2009/08/02

Styliani "Remembering Sigurd Rascher"

スティリアニ Styliani氏はギリシャに生まれ、アメリカでサクソフォンを学んだラッシャー派に属する女性奏者。必要があって一年ほど前に「Remembering Sigurd Rascher(Wisteria Records WP-77957)」というCDを買い、その名前を知った。ラッシャー派のなかではかなり高名なプレイヤーのはずで、プレイヤーとしての活躍のみならず、教育者としても活躍しているようだ。

2001年にレコーディングされた「Remembering Sigurd Rascher」のプログラムは、以下。そう、笹森建英先生の、「"荒城の月"変奏曲」がレコーディングされたアルバムなのだ!去年、サクソフォーン協会誌に投稿した記事「サクソフォン奏者:シガード・ラッシャーとその周辺の作品」を書くに先立って、どうしても聴いておきたくて買ったというわけ。

Darius Milhaud - Scaramouche
Warren Benson - Aeolian Song
Alois Haba - Suite, op.99
Henry Cowell - Air and Scherzo
Erwin Dressel - Partita
笹森建英 - 「"荒城の月"の主題による変奏曲」
William Grant Still - Romance
Francois Schubert - L'abeille
arr. Glaser&Rascher - Carnival of Venice

ラッシャー派にとって重要なレパートリーが演奏されており、たとえばベンソン、ハーバー、カウエルなどは、シガード・ラッシャー自身による録音も残されている。ミヨー(フランス風の解釈とは一線を画すスタイルで、面白い)から始まり、無伴奏の後に響くカウエル作品の響き、そして驚異的なアルティシモに驚かされる。マルタンの冒頭部分を聴いた時にも思うのだが、まるで暗闇に射す一筋の光のようだ。続くスケルツォも、遊び心があって楽しい。
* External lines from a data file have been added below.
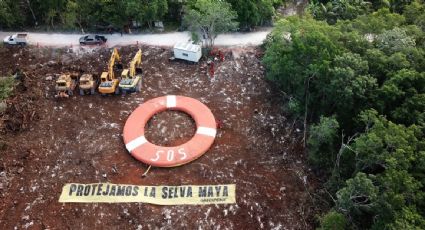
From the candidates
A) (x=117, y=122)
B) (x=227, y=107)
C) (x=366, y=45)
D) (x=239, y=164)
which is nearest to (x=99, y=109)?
(x=117, y=122)

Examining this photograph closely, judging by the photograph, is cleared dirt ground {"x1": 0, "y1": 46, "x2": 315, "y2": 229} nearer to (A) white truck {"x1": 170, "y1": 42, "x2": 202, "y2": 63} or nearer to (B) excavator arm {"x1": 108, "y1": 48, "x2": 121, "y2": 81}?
(A) white truck {"x1": 170, "y1": 42, "x2": 202, "y2": 63}

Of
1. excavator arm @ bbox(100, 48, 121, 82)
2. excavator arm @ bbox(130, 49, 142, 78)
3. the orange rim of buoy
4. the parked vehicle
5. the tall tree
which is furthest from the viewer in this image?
the parked vehicle

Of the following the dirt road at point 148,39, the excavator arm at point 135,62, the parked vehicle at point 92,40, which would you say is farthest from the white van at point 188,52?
the parked vehicle at point 92,40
全体的な演奏の傾向として、ラッシャーの演奏に比べてフラジオ音域のコントロールを始めとしてテクニック的には劣る部分があるものの表現のアグレッシヴさが目立つ。音色の変化も大きく、演奏を聴いただけではものすごくガタイの良い男性がバリバリ吹いているイメージ(なんじゃそりゃ)が想起されるのだが、ちょっと意外という感じか。

「"荒城の月"変奏曲」については、笹森先生はLawrence Gwozdzという奏者のCDを聴いたことがあるそうで、このCDを送ったところ「スティリアニ氏の演奏のほうが、Gwozdz氏の演奏よりも表情が豊かについており、良いと感じた」と感想をおっしゃっていた。

それから、やはりシューベルトにおけるブレスコントロールはものすごいですな。そもそも息を使う量が、「普通の」サクソフォン吹きとはまったく違うのだ。